## What is needed
Lines before the one containing "How much of" are excluded. Repeat that line and every line after it, exactly.

##### Task data #####

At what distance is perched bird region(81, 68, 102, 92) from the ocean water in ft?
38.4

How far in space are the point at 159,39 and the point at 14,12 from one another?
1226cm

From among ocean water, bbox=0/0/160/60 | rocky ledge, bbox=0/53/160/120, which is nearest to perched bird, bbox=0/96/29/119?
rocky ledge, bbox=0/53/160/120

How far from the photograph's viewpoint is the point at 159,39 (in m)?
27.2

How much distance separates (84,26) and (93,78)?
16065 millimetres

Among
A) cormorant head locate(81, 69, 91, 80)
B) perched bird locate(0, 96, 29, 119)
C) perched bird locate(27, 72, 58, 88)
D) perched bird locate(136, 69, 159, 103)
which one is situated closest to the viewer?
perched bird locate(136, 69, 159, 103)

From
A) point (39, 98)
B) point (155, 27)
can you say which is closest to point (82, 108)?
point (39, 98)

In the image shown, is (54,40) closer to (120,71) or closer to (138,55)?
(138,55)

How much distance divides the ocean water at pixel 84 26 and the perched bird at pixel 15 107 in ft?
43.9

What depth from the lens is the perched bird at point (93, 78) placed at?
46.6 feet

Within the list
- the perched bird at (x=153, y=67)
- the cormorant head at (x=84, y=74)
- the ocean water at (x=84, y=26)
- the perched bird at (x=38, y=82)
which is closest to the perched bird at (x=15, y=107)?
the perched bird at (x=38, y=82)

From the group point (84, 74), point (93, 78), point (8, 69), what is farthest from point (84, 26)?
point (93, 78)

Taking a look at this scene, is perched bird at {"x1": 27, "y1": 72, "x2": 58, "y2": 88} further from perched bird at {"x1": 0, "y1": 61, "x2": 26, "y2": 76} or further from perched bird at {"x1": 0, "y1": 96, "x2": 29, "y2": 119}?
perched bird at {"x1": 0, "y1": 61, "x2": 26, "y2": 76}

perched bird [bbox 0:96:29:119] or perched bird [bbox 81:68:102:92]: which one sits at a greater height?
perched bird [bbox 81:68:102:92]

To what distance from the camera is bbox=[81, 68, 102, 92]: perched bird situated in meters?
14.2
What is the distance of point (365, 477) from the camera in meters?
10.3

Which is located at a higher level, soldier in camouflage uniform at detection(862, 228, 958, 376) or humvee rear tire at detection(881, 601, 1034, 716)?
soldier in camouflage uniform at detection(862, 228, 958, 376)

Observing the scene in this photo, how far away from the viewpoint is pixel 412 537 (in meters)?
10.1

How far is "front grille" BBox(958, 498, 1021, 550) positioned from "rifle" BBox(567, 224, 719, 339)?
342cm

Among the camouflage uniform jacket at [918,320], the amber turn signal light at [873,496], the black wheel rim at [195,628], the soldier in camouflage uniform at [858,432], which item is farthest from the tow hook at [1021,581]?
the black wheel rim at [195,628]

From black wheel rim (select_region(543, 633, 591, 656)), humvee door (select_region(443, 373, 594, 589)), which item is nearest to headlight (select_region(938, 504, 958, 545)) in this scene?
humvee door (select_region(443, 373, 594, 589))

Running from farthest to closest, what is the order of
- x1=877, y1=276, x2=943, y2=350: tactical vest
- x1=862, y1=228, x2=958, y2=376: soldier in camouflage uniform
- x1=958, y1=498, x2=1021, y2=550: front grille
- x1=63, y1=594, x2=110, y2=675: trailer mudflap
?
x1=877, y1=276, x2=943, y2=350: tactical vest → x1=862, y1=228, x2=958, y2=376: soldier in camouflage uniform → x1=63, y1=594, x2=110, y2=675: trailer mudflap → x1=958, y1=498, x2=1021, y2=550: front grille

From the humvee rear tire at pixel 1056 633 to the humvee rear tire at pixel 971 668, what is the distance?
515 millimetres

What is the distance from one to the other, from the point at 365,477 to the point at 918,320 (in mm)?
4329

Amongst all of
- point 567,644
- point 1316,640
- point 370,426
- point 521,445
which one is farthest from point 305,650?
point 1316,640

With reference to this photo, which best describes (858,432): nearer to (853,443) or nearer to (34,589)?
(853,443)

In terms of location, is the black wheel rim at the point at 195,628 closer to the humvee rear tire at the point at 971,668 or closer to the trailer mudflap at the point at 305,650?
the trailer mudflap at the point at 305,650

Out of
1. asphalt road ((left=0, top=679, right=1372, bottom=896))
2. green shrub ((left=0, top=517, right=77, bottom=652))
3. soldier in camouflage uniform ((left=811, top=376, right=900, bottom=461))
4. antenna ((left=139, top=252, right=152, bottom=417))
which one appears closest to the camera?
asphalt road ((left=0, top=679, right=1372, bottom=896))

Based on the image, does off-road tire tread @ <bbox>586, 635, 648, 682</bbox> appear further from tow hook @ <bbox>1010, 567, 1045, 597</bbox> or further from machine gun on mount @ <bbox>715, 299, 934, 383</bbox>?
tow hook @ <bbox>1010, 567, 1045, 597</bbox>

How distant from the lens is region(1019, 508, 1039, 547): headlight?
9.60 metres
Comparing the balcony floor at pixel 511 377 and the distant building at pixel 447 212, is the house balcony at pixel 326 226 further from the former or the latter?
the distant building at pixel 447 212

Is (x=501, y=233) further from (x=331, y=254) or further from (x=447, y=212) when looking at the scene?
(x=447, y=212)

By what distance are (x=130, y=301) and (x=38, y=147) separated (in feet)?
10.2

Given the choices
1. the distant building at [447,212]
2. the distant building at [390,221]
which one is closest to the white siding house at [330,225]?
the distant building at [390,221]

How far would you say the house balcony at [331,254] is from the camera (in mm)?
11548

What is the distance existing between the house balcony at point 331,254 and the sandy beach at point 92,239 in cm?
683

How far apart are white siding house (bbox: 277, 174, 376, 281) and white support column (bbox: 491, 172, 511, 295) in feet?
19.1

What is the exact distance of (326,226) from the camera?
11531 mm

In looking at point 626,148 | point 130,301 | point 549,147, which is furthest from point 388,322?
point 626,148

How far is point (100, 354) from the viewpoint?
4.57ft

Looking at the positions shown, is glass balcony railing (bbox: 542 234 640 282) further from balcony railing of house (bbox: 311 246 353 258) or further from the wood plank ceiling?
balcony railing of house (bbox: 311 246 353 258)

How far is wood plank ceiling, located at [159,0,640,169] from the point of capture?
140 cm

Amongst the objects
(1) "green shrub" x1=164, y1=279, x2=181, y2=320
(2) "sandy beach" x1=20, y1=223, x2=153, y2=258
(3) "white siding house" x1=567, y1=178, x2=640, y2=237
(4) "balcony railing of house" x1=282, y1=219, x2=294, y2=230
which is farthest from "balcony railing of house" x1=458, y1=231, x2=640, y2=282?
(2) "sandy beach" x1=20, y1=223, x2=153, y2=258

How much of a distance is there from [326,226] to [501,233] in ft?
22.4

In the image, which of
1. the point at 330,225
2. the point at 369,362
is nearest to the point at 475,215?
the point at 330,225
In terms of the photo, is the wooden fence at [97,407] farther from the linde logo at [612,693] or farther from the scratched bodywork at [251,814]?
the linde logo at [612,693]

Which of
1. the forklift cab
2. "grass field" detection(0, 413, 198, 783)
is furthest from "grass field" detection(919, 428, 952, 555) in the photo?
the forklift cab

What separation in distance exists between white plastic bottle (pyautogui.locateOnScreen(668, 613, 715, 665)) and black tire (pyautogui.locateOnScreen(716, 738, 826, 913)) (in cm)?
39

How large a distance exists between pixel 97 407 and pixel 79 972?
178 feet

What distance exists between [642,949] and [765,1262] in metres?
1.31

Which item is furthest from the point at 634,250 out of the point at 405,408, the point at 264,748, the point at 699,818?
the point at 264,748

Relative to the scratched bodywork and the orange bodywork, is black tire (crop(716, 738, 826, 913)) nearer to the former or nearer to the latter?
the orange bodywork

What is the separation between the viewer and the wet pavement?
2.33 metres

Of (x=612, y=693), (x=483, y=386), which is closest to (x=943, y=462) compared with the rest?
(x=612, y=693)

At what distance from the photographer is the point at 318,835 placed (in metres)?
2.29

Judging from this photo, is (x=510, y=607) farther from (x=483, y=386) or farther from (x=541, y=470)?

#####

## Solution to this exercise
How much of a distance is there from [326,226] to [501,233] in ft?
22.4

In the image, which of
1. the point at 330,225
2. the point at 369,362
is nearest to the point at 475,215?
the point at 330,225
In terms of the photo, is the wooden fence at [97,407] farther from the linde logo at [612,693] or farther from the scratched bodywork at [251,814]?
the linde logo at [612,693]

Which of
1. the forklift cab
2. "grass field" detection(0, 413, 198, 783)
is furthest from "grass field" detection(919, 428, 952, 555) in the photo?
the forklift cab

What separation in distance exists between white plastic bottle (pyautogui.locateOnScreen(668, 613, 715, 665)) and black tire (pyautogui.locateOnScreen(716, 738, 826, 913)) (in cm)?
39

How large a distance exists between pixel 97 407 and pixel 79 972?
178 feet

What distance exists between [642,949] and [765,1262] in metres?
1.31

Which item is furthest from the point at 634,250 out of the point at 405,408, the point at 264,748, the point at 699,818?
the point at 264,748

Relative to the scratched bodywork and the orange bodywork, is black tire (crop(716, 738, 826, 913)) nearer to the former or nearer to the latter?
the orange bodywork

What is the separation between the viewer and the wet pavement?
2.33 metres

Of (x=612, y=693), (x=483, y=386), which is closest to (x=943, y=462) compared with the rest?
(x=612, y=693)

At what distance from the photographer is the point at 318,835 placed (in metres)?
2.29

Judging from this photo, is (x=510, y=607) farther from (x=483, y=386) or farther from (x=541, y=470)?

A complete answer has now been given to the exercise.